Thanks. I'll give 'em a call and see what they say.


----------



## Tommyt654 (Apr 5, 2009)

Let us know how it goes,good luck


----------



## reikimaster (Sep 29, 2005)

Tommyt654 said:


> Let us know how it goes,good luck


They basically said it's up to the individual store manager. They were nice and said they'd schedule a follow-up and I have no complaint about how that was handled except they apparently leave all of this stuff up to individual store managers. I made it clear I had no complaint about how the store manager was treating me, but that I no longer wanted the Ridgid saw. I mean, what good is their warranty if there's no place around that will service it? And they won't send me the parts to fix it saying it's "too big of a job". I used to be a millright. These have FAR fewer parts than the stuff I used to work on. 

They are currently showing the Steel City 35990C at $876.99 (crazy!) and I can get it locally from another place that usually has them in stock for the sale flyer price of $649. AND that place can service them. HD will have to really be able to sweeten the pot if they don't want me to just get a refund and walk away.

If I get the Steel City saw, I think I'd get the cast iron rather than the granite. I mean... I already bought paste wax <grin> and the granite not being magnetic might be an issue later. I'd be fine with the all cast iron model. I'd be ok with the one with stamped steel wings too but geeeesh for $50 you couldn't buy the wings later. Probably couldn't buy ONE of the wings later for $50. Might as well get 'em now.

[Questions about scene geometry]
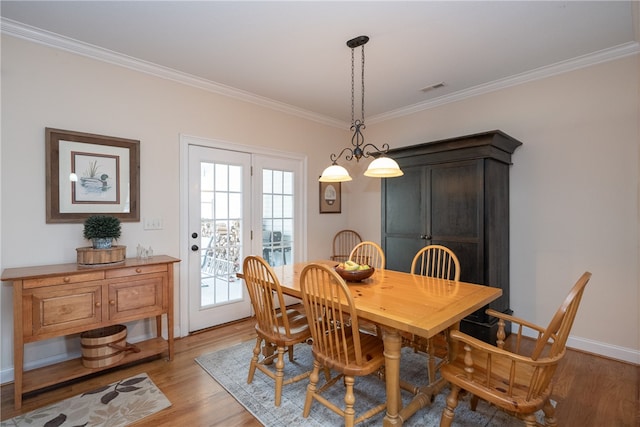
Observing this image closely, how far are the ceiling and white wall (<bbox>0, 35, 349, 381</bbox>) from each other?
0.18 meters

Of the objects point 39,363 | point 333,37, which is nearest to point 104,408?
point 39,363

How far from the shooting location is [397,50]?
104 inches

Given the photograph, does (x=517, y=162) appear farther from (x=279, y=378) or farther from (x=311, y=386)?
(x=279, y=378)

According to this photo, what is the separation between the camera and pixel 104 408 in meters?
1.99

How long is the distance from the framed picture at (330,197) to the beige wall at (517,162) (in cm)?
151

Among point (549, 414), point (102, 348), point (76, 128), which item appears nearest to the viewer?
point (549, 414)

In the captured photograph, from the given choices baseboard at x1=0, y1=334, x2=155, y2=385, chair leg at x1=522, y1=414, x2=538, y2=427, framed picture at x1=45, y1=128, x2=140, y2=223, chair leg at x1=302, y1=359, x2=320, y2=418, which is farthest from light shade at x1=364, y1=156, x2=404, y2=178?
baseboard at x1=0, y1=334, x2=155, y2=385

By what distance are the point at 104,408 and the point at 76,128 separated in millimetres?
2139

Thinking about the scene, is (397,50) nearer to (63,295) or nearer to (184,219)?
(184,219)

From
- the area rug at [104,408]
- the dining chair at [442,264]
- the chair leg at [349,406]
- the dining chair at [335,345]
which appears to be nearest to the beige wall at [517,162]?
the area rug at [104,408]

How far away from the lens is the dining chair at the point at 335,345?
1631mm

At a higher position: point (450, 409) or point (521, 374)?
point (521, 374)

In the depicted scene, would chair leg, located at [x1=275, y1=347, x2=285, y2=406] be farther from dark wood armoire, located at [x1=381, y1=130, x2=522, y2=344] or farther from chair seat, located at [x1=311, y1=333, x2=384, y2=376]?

◆ **Written problem 1**
List every dollar amount mentioned in the saw warranty thread.
◆ **Written problem 2**
Answer these questions about the saw warranty thread, one per line:
(a) According to the company, who decides how these matters are handled?
(b) Which saw model is listed at $876.99?
(c) Which model of the Steel City saw would the writer prefer: cast iron or granite?
◆ **Written problem 3**
Carry on the saw warranty thread from the last sentence shown.

◆ **Right answer 1**
$876.99, $649, $50

◆ **Right answer 2**
(a) The individual store manager.
(b) The Steel City 35990C.
(c) Cast iron.

◆ **Right answer 3**
Wife seems at least understanding. Not happy about spending another couple hundred bucks, but..... we'll see how this all shakes out.


----------



## rwl7532 (Sep 8, 2011)

Where all the measurements you've given in inches? .005 inch = 5 thousands?

Do you have calipers? Measure a sheet of paper. .004 inches on my calipers measuring a sheet of paper that I use in my laser printer.

Is that what we are talking about?

I would be pleased if I could **measure** to those tolerances. I'm not talking cutting, I'm talking measuring the wood to be cut.

If it were me, I'd raise the blade up then slightly down and be done with it.

My two cents.


----------



## reikimaster (Sep 29, 2005)

rwl7532 said:


> Where all the measurements you've given in inches? .005 inch = 5 thousands?
> 
> Do you have calipers? Measure a sheet of paper. .004 inches on my calipers measuring a sheet of paper that I use in my laser printer.
> 
> ...


I don't totally disagree, but the saw is apart and I'm just waiting for help getting it from the shop to the van and it's going back. It ain't right, Ridgid says they wouldn't want anyone using a saw that shifts the blade like this, and I'm taking the manufacturer's advice. The place they told me is my local warranty repair center won't do business with them any more so there's no service anywhere near me. So much for the warranty.

Home Depot has been great through all of this. Ridgid.... not so much. So it's going back and I'm pretty sure I'll be getting a Steel City 35990C. That's not final yet. But I can get it local and the place I'd be buying it from also services them. I'm still kinda bummed. I liked the Ridgid. This one just didn't work out.


----------



## Marco (Feb 21, 2009)

I know you are excited about your new table saw and you want it perfect because it is new but.......................... its pretty darn close. Call it square and start cutting! 

Take a piece of sheet good with a factory edge... rip it... flip the cut piece end to end and butt it against its former mate. How does it look? There's your answer. It either looks square or it doesn't. My guess is it looks square.

It just sounds like a giant hassle to replace a saw that works close enough to perfect. I hope it works out for you soon and that you get to start enjoying it or one like it!


----------



## rwl7532 (Sep 8, 2011)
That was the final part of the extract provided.